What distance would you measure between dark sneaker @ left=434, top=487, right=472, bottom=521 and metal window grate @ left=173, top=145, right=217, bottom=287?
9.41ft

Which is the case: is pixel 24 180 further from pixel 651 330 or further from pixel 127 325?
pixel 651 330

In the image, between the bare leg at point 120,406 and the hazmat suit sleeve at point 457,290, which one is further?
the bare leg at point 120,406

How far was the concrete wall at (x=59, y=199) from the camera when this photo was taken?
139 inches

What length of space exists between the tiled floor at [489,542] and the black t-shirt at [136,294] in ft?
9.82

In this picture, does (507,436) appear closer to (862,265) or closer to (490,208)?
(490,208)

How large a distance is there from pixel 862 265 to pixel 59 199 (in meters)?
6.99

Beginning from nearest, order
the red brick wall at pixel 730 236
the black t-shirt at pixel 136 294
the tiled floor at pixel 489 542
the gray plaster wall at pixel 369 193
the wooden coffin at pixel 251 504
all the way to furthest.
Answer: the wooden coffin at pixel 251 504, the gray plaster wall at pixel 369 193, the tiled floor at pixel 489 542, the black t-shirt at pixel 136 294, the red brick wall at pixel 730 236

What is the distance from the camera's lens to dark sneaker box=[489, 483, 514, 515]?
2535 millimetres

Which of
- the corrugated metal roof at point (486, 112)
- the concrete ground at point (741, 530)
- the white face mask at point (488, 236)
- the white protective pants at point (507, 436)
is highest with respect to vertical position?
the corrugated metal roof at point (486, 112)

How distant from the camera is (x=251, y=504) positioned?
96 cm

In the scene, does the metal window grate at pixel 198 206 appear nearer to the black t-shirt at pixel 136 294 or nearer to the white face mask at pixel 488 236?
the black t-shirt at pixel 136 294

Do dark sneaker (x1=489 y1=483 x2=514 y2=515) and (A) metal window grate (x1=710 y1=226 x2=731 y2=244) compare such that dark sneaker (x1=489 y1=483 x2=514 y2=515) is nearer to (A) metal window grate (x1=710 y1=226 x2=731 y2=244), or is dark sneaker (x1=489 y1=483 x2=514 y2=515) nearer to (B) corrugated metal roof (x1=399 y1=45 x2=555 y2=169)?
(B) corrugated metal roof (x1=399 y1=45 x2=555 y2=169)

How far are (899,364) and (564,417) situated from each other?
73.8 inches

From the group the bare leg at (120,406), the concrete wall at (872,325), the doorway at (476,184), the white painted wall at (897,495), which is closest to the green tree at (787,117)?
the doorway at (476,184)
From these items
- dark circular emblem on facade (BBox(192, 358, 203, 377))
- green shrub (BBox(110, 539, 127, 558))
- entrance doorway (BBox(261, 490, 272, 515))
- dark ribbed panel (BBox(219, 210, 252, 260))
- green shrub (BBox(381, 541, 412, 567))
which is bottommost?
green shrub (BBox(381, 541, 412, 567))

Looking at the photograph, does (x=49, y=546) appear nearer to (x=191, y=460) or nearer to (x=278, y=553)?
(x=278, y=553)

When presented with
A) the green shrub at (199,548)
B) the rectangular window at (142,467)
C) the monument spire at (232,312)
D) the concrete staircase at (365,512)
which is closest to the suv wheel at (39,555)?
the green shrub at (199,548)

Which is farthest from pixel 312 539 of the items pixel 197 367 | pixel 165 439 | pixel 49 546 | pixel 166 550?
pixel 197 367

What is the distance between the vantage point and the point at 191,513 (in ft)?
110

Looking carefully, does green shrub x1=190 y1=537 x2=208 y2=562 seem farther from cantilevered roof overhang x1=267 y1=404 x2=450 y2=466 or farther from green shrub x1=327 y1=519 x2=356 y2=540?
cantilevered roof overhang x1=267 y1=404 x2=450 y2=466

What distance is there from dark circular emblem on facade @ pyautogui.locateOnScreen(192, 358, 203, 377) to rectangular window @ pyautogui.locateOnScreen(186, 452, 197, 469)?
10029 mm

______

# [Directions]
Please write out every one of the rows above again, word for word.

# [Exercise response]
What distance would you measure between dark sneaker @ left=434, top=487, right=472, bottom=521 and metal window grate @ left=173, top=145, right=217, bottom=287?
9.41ft

Which is the case: is pixel 24 180 further from pixel 651 330 or further from pixel 127 325?
pixel 651 330

In the image, between the bare leg at point 120,406 and the hazmat suit sleeve at point 457,290, which one is further?
the bare leg at point 120,406

How far was the concrete wall at (x=59, y=199) from the camera when this photo was taken?
139 inches

What length of space exists between the tiled floor at [489,542] and the black t-shirt at [136,294] in ft?
9.82

In this picture, does (507,436) appear closer to (862,265) or closer to (490,208)?
(490,208)

How large a distance is there from pixel 862 265 to pixel 59 199 (in meters)?
6.99

Beginning from nearest, order
the red brick wall at pixel 730 236
the black t-shirt at pixel 136 294
the tiled floor at pixel 489 542
the gray plaster wall at pixel 369 193
the wooden coffin at pixel 251 504
all the way to furthest.
Answer: the wooden coffin at pixel 251 504, the gray plaster wall at pixel 369 193, the tiled floor at pixel 489 542, the black t-shirt at pixel 136 294, the red brick wall at pixel 730 236

What is the distance from the camera's lens to dark sneaker box=[489, 483, 514, 515]?
2535 millimetres

Which of
- the corrugated metal roof at point (486, 112)
- the concrete ground at point (741, 530)
- the white face mask at point (488, 236)
- the white protective pants at point (507, 436)
is highest with respect to vertical position?
the corrugated metal roof at point (486, 112)

How distant from the camera is (x=251, y=504) positioned?
96 cm

In the scene, does the metal window grate at pixel 198 206 appear nearer to the black t-shirt at pixel 136 294 or nearer to the white face mask at pixel 488 236?
the black t-shirt at pixel 136 294

Do dark sneaker (x1=489 y1=483 x2=514 y2=515) and (A) metal window grate (x1=710 y1=226 x2=731 y2=244) compare such that dark sneaker (x1=489 y1=483 x2=514 y2=515) is nearer to (A) metal window grate (x1=710 y1=226 x2=731 y2=244), or is dark sneaker (x1=489 y1=483 x2=514 y2=515) nearer to (B) corrugated metal roof (x1=399 y1=45 x2=555 y2=169)?
(B) corrugated metal roof (x1=399 y1=45 x2=555 y2=169)

How far are (899,364) and (564,417) situated from each other?
73.8 inches

From the group the bare leg at (120,406), the concrete wall at (872,325), the doorway at (476,184), the white painted wall at (897,495), which is closest to the green tree at (787,117)?
the doorway at (476,184)
From these items
- dark circular emblem on facade (BBox(192, 358, 203, 377))
- green shrub (BBox(110, 539, 127, 558))
- entrance doorway (BBox(261, 490, 272, 515))
- dark ribbed panel (BBox(219, 210, 252, 260))
- green shrub (BBox(381, 541, 412, 567))
which is bottommost?
green shrub (BBox(381, 541, 412, 567))

Looking at the photograph, does (x=49, y=546) appear nearer to (x=191, y=460) or nearer to (x=278, y=553)?
(x=278, y=553)

When presented with
A) the green shrub at (199,548)
B) the rectangular window at (142,467)
C) the monument spire at (232,312)
D) the concrete staircase at (365,512)
which is closest to the suv wheel at (39,555)?
the green shrub at (199,548)

Which is farthest from pixel 312 539 of the items pixel 197 367 | pixel 165 439 | pixel 49 546 | pixel 166 550?
pixel 197 367

What is the distance between the vantage point and the point at 191,513 (in ft)?
110

Looking carefully, does green shrub x1=190 y1=537 x2=208 y2=562 seem farther from cantilevered roof overhang x1=267 y1=404 x2=450 y2=466 or farther from green shrub x1=327 y1=519 x2=356 y2=540?
cantilevered roof overhang x1=267 y1=404 x2=450 y2=466

What distance is there from dark circular emblem on facade @ pyautogui.locateOnScreen(192, 358, 203, 377) to rectangular window @ pyautogui.locateOnScreen(186, 452, 197, 469)?
10029 mm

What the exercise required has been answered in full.